I see a few motherboards that say 2 x PCI Express 3.0 x16 slots (PCIE1/PCIE3: single at x16 (PCIE1) / x8 (PCIE3) or dual at x8/x8 mode)

and that got me thinking, what's the point of having pcie3 if its only running at x8, not that I want to get in the way of technology an all, but I see this as pointless? or do I not understand properly.

Any recommended sli boards I should be looking at.
 
A PCI-E 3 slot running at 8x is the same as a PCI-E 2 running at 16x so in SLI on that board you'll be running at the same speed as 2 PCI-E 2x16. This won't be a bottleneck at all as you're gfx card doesn't saturate a PCI-E 2 x16 as it is.
 
From here it states

http://en.wikipedia.org/wiki/PCI_Express

  • v2.x: 500 MB/s (5 GT/s)
  • v3.0: 1 GB/s (8 GT/s)
What you would need is M/B with full PCI-E 3 * 2 specs.


I Have a AMD 7970 so my gpu would get the benifet from it, are u going to use a PCI-E 3 GPU etc ? otherwise PCI-E 2 would do you.

Kenneth.
 
So its not really at the consumer level yet? its mainly for solid state drives and raid controller cards.

I would be looking at adding a second gtx680
 
I'd say there's no necessity of pcie 3 for a single isolated typical consumer level application but it does also allow for more add-in cards at the same bandwith so progression is natural to the new standard even if there is no direct need.
 
You will have nearly twice the bandwidth with PCI-E 3.0 8x/8x compared to PCI 2.0 8x/8x, that's the point.

The reason they are only running at 8x is more of a limitation of the LGA1155 platform, the CPU's only have a total of 16 PCI-E lanes built into them so if you want to use two graphics cards then they have to use 8 lanes each.
 
4x is enough for all current graphics cards it seems.
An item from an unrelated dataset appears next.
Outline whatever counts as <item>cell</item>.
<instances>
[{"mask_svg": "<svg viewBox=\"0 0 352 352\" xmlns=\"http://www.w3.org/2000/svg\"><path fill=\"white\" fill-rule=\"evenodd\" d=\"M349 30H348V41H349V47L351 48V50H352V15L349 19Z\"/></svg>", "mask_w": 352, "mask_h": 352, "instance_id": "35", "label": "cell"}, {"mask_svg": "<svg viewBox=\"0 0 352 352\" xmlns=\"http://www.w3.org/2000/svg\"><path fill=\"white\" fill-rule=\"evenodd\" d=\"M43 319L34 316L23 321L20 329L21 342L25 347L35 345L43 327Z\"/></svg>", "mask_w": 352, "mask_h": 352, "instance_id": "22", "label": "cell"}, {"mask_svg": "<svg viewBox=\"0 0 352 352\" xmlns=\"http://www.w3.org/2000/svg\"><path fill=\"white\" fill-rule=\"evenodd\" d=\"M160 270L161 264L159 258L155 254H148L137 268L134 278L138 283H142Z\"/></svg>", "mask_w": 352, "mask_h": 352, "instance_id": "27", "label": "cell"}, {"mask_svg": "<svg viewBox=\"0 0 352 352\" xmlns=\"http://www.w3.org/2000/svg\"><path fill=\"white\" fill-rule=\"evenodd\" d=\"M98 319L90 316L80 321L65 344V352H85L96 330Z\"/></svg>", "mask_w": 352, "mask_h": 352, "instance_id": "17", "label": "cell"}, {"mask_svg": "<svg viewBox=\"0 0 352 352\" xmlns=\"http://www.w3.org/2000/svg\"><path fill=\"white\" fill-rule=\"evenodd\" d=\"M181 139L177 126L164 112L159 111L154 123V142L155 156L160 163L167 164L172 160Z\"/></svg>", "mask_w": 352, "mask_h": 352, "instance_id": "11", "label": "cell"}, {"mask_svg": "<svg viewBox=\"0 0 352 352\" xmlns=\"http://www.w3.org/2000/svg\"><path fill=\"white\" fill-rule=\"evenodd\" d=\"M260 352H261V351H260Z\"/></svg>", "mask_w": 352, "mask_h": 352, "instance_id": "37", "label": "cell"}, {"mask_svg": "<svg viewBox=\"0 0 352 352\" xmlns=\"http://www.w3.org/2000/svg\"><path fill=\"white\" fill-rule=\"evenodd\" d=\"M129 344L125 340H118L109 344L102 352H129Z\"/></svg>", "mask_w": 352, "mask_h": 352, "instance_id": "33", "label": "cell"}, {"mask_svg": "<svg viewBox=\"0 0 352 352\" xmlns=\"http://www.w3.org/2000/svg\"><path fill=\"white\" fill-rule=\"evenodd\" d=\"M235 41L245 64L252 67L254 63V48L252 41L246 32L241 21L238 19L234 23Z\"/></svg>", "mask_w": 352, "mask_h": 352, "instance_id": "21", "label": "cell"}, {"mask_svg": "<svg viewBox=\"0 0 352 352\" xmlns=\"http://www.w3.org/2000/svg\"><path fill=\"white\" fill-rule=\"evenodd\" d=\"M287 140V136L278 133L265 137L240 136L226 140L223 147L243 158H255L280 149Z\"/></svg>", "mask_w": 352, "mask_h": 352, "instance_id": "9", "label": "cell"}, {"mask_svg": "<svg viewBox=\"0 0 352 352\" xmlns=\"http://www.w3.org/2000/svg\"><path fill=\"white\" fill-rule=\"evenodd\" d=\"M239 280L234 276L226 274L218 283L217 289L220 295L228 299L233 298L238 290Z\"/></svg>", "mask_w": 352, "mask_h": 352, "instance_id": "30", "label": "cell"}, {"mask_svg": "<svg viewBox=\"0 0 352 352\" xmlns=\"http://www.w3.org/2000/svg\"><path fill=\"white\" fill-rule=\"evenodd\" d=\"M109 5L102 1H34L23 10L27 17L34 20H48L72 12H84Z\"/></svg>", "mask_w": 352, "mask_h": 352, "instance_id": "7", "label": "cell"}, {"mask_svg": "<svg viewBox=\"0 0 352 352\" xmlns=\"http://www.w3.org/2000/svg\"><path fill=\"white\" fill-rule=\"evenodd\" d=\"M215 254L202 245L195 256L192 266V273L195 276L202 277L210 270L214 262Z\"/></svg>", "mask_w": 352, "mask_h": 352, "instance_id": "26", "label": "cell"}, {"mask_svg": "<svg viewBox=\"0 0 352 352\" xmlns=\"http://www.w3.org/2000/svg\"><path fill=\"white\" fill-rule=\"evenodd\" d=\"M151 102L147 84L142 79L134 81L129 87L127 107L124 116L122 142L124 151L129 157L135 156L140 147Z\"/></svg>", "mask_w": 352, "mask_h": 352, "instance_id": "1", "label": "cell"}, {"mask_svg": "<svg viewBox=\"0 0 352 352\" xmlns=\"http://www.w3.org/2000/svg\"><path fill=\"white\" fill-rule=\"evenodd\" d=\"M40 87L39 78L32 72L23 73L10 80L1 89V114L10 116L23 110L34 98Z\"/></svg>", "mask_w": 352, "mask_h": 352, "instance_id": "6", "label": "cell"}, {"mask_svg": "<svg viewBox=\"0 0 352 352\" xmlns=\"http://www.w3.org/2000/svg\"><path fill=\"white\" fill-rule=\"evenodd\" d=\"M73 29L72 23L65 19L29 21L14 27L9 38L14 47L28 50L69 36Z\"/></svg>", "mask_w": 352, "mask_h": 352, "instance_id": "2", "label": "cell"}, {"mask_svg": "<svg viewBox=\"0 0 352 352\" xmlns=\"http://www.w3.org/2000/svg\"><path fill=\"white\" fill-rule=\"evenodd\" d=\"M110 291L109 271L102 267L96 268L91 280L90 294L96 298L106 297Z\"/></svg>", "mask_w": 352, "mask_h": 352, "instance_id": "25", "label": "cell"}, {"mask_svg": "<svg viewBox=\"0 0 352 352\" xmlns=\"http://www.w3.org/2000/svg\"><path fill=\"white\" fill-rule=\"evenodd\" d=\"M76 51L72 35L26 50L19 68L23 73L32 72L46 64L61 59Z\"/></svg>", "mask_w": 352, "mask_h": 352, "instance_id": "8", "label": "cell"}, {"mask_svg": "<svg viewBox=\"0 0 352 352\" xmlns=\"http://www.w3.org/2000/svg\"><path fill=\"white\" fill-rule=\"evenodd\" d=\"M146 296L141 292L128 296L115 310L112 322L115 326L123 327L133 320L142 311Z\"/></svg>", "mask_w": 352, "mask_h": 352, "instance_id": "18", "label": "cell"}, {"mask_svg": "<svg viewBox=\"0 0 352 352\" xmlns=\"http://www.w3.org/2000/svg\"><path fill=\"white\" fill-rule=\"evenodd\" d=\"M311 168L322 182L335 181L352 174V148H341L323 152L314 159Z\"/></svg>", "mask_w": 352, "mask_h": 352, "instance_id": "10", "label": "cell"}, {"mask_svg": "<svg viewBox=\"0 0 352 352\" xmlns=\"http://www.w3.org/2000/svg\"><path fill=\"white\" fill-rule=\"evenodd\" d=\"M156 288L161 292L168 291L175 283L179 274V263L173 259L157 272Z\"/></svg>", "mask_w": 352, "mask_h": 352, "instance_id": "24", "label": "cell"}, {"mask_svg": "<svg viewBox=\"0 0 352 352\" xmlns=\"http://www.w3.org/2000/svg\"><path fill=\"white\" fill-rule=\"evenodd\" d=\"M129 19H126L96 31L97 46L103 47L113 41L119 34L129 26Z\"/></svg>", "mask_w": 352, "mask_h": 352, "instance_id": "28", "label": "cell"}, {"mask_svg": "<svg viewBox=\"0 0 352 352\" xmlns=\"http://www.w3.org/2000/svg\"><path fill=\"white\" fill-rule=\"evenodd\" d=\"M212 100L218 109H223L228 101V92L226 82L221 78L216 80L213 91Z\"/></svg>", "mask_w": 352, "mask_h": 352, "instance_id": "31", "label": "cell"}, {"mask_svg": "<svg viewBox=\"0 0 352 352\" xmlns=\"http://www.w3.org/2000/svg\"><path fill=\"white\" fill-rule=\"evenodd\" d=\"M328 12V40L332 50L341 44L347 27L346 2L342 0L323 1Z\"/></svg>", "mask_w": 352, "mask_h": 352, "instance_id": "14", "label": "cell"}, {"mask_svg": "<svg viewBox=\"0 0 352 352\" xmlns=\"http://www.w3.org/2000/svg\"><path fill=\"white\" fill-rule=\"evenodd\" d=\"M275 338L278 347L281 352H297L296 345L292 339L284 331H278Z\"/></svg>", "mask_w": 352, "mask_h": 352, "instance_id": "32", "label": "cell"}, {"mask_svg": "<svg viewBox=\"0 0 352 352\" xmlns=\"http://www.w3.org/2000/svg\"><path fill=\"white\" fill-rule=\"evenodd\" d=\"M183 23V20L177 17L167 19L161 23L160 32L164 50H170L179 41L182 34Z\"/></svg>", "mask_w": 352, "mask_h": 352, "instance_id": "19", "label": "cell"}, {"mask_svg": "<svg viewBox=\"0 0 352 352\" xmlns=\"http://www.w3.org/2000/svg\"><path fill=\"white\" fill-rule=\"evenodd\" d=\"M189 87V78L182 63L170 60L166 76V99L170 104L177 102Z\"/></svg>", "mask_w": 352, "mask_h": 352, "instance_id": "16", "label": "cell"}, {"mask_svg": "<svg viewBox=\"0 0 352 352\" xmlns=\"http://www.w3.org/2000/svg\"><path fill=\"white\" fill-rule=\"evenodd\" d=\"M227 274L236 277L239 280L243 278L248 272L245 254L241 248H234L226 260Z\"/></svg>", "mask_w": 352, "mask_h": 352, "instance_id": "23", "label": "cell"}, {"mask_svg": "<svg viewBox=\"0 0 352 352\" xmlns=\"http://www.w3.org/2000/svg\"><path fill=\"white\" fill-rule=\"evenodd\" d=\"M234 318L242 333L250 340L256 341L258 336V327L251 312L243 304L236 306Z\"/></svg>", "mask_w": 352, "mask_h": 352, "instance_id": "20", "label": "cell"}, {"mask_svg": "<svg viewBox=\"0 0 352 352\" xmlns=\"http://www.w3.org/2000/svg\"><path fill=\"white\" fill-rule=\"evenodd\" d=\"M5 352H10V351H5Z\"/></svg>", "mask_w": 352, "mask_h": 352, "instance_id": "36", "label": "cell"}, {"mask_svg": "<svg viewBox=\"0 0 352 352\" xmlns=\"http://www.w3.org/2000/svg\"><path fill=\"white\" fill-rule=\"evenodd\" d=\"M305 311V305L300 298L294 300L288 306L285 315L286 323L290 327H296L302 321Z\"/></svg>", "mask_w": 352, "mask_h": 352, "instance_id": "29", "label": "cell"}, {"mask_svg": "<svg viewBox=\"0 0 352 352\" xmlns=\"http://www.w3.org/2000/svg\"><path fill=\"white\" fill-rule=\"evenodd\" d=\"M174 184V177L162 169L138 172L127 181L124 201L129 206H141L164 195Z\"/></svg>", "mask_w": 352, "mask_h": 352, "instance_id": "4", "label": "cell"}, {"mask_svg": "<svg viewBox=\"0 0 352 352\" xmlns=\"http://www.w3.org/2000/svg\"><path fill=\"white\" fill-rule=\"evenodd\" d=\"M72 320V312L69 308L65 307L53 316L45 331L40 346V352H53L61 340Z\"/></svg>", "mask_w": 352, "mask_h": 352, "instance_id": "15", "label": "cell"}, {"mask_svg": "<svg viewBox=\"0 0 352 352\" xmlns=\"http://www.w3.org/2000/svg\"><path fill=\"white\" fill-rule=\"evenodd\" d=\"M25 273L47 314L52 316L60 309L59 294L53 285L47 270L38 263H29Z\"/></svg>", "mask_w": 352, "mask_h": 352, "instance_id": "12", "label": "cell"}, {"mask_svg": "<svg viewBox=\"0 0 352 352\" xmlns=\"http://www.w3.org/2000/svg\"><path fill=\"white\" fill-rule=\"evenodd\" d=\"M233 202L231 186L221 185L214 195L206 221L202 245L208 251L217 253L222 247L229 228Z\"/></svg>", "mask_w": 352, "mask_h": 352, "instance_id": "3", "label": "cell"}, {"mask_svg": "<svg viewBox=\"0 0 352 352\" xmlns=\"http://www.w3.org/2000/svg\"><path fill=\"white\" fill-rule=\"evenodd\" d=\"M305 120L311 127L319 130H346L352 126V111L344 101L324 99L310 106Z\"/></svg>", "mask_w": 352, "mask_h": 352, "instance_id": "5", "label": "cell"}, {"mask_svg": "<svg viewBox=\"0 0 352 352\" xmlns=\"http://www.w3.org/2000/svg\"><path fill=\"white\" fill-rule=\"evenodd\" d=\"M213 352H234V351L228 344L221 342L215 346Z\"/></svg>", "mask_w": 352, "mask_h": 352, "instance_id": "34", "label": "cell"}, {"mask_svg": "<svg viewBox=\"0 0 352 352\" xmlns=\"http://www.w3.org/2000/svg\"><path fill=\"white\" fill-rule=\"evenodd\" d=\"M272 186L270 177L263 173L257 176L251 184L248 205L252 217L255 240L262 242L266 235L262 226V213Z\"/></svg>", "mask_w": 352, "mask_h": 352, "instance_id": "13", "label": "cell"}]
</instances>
The world record for unigen with 3 x 7970 has two of them at 4x on Maximus V Formula board.

Unigen is a graphics card limiting bench too.
 
Both what mmj_uk and 8 Pack said is correct. Remember that PCIE 3 is a ratified standard by the PCIE SIG and is for use across a number of different platforms, not just Z77 and Ivybridge. Z77 and IB obviously have the limitation of only x16 on one slot or x8/x8 because thats all that platform is capable of offering natively, whereas on X79 and Sandybridge-E you have can x16/x16.

The reality is that even at x8 on PCIE 2 the GPU is still the bottleneck, not the bus. Hence this is the reason why SLI/Xfire is able to scale and two cards give better performance than one. If the bus was saturated then adding additional cards would do very little, which we know is not the case. Don't fear x8/x8. Start worrying when you can look at your GPU utilisation meters and see that it's not running at 100% when running benchmarks, thats when you know your card is being under utilised and something is getting in the way.

It's definately the way forward and seems to be maturing as an interconnect standard as time goes on.